#### [Data entries]
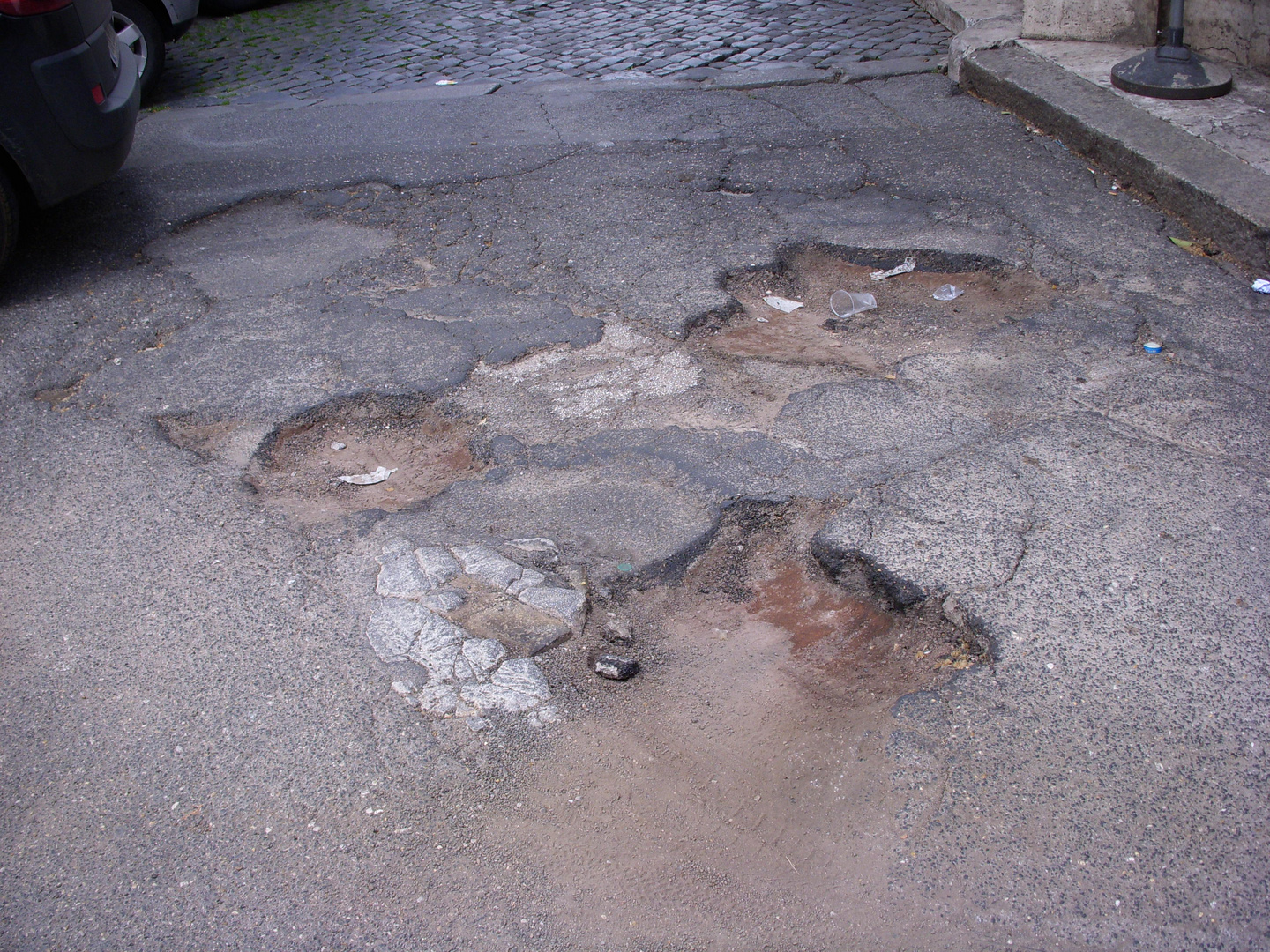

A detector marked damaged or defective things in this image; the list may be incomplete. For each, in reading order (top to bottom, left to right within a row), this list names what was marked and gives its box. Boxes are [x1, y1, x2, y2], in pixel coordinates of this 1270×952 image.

cracked asphalt [153, 0, 950, 104]
pothole [706, 247, 1051, 370]
deep pothole [700, 246, 1057, 373]
large pothole [700, 246, 1057, 373]
exposed dirt in pothole [711, 246, 1057, 373]
deep pothole [243, 393, 485, 523]
pothole [243, 396, 485, 523]
exposed dirt in pothole [244, 398, 487, 525]
large pothole [244, 398, 487, 525]
exposed dirt in pothole [477, 502, 980, 949]
pothole [469, 500, 990, 949]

#### [WRITTEN PROBLEM]
Lay out the data above as a two-column CSV with the headers "prompt" and "reply", one row per entry. Put each entry's text and its answer in a single quoted field each, with line breaks replaced by spaces, and leave the pictures out.

#### [TASK ANSWER]
prompt,reply
"A detector marked damaged or defective things in this image; the list may be incomplete. For each, in reading order (top to bottom, left to right within a row), this list names what was marked and gives its box. Boxes are [x1, y1, x2, y2], in pixel coordinates of this 1270×952 image.","cracked asphalt [153, 0, 950, 104] pothole [706, 247, 1051, 370] deep pothole [700, 246, 1057, 373] large pothole [700, 246, 1057, 373] exposed dirt in pothole [711, 246, 1057, 373] deep pothole [243, 393, 485, 523] pothole [243, 396, 485, 523] exposed dirt in pothole [244, 398, 487, 525] large pothole [244, 398, 487, 525] exposed dirt in pothole [477, 502, 980, 949] pothole [469, 500, 990, 949]"